Myth #2. You must take RMDs from every single retirement account
For many years, you had to take RMDs from all retirement accounts in your name, except Roth IRAs. However, Roth 401(k)s are now exempt from RMDs, too. If you have money in one of these accounts, you no longer need to transfer it to a Roth IRA to avoid problems with the IRS.
You also don't have to take RMDs from every traditional IRA you have, though you can if you want. You must take annual IRA withdrawals that are at least equal to your total IRA RMDs. For example, if you have two IRAs, one with a $2,000 RMD and one with a $5,000 RMD, it doesn't matter if you withdraw $7,000 from one, $3,500 from each, or any other combination as long as you take out at least $7,000 from your IRAs.

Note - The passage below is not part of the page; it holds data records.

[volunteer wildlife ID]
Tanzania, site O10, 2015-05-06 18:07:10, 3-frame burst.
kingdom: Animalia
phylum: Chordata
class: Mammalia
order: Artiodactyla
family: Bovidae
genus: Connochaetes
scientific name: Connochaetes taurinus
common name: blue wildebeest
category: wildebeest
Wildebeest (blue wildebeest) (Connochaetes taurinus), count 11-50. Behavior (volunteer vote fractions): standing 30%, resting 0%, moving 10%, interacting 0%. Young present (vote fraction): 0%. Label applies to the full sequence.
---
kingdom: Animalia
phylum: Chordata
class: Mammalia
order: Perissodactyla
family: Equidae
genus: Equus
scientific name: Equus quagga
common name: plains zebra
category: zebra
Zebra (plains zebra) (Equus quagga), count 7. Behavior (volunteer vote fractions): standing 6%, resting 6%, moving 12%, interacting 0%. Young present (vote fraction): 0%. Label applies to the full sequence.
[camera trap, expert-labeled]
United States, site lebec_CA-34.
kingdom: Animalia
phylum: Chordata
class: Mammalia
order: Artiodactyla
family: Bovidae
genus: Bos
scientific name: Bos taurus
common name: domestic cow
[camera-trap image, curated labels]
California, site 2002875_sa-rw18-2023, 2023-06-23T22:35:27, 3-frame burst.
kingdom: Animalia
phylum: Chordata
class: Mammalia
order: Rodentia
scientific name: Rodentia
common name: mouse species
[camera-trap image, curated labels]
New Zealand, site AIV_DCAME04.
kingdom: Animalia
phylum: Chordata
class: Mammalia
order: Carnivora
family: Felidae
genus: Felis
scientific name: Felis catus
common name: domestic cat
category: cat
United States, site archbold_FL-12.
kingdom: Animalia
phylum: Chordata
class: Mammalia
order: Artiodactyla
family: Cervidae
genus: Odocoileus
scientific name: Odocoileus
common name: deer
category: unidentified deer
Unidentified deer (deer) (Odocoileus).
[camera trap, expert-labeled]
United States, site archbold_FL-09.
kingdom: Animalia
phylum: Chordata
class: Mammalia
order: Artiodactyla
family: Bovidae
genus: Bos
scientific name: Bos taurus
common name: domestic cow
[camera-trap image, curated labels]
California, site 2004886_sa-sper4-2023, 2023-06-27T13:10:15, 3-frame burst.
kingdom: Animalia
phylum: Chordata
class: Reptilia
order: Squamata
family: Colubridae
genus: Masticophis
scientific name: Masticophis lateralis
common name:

This rule doesn't apply to 401(k)s. You must take individual withdrawals from each of your accounts. However, you may be able to cut down on the number of 401(k) RMDs you must make by rolling old 401(k)s over into your current 401(k) or an IRA.
Myth #3. There's no way to avoid taxes on RMDs
The IRS forces you to take RMDs so it can get its cut of your retirement savings, so many are surprised to learn there's a way to avoid taxes on RMDs. If you direct your plan administrator to donate the money directly to a charitable organization, the IRS considers your RMD fulfilled, and it doesn't tax you on the withdrawal. This is known as a qualified charitable distribution (QCD).
However, you must complete QCDs by Dec. 31 of the tax year in question. That means it's too late to make a 2025 QCD, but you could do this in 2026 if you'd like to keep your tax liability to a minimum.
If you have any questions about how RMDs work, consult with an accountant who can give you personalized advice for your situation.